Selected excerpt:
C. UDAY BHASKAR reviews a new book that traces the footsteps of the Indian Army's 1.5 million men who fought for the Allies in 1914-18

Reading Time: 3 minutes

World War I was a long and brutal military confrontation between the major powers of the early 20th century, fought across the trenches of Europe and in large swathes of Asia and Africa, resulting in the death of millions of hapless soldiers who became unwitting pawns in the great global “game”.
The four-year-long war that led to as many as 20 million dead and an equal number wounded ended on November 11, 1918, when an armistice was signed and a defeated Germany was compelled to accept closure. Over the last decade, there has been a spurt of interest among historians about the Great War; and the Indian contribution which remained relatively obscured has been brought back into focus. Undivided India, then a colony of the British Empire, contributed 1.5 million soldiers and non-combatants to this war and they served with distinction in all the major theatres. It is estimated that as many as 74,000 of them died in that war.
George Morton-Jack’s book The Indian Empire At War (Little, Brown, 2018) is among the more recent additions to this slim corpus on the Indian effort in the Great War and is both comprehensive and distinctive. The author points out, “This book is the first single narrative of it on all fronts, a global epic not only of the Indians’ part in the Allied victory over the Central Powers, but also of soldiers’ personal discoveries on their four-year odyssey.”‘

George Morton-Jack

Neatly divided into six major chapters, the book provides the political context, beginning with the Delhi Durbar of 1911, in a lucid introductory chapter and the manner in which Herbert Asquith, then “Britain’s brandy-loving Prime Minister”, declared in Parliament on August 6, 1914: “We are unsheathing our sword in a just cause.”
But when they were swiftly recruited from different parts of British India to be shipped (like lambs to the slaughter) to distant lands in Europe – for many of these young men it was their first foray outside of their villages and small townships – they understood little of the complex politics about the War, intrigued about the “Jermuns”.
Morton-Jack writes “…the Indian ranks stoically suffered the Western Front’s rain and mud, cruelly catapulted by the fates into a war far from home that was never their own yet winning their fair share of VCs.” (As a contemporary aside, US President Donald Trump chose to avoid the rain and skip the centenary ceremony outside Paris on November 11, 2018.)

Exercise brief: From the book review above, return the stretch from "The four-year-long war" through "in that war.". The material that follows is not needed here.

Source material:
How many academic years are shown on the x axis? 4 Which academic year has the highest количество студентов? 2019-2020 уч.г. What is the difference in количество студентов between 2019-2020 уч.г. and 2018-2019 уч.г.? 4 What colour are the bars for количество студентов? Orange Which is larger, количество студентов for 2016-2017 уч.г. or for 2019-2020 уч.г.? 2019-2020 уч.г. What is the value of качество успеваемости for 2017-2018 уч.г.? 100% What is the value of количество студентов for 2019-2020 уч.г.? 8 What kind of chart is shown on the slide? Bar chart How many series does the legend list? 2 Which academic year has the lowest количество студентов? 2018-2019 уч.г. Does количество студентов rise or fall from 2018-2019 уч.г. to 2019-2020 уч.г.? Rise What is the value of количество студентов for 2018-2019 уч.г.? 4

Reply to the task:
The four-year-long war that led to as many as 20 million dead and an equal number wounded ended on November 11, 1918, when an armistice was signed and a defeated Germany was compelled to accept closure. Over the last decade, there has been a spurt of interest among historians about the Great War; and the Indian contribution which remained relatively obscured has been brought back into focus. Undivided India, then a colony of the British Empire, contributed 1.5 million soldiers and non-combatants to this war and they served with distinction in all the major theatres. It is estimated that as many as 74,000 of them died in that war.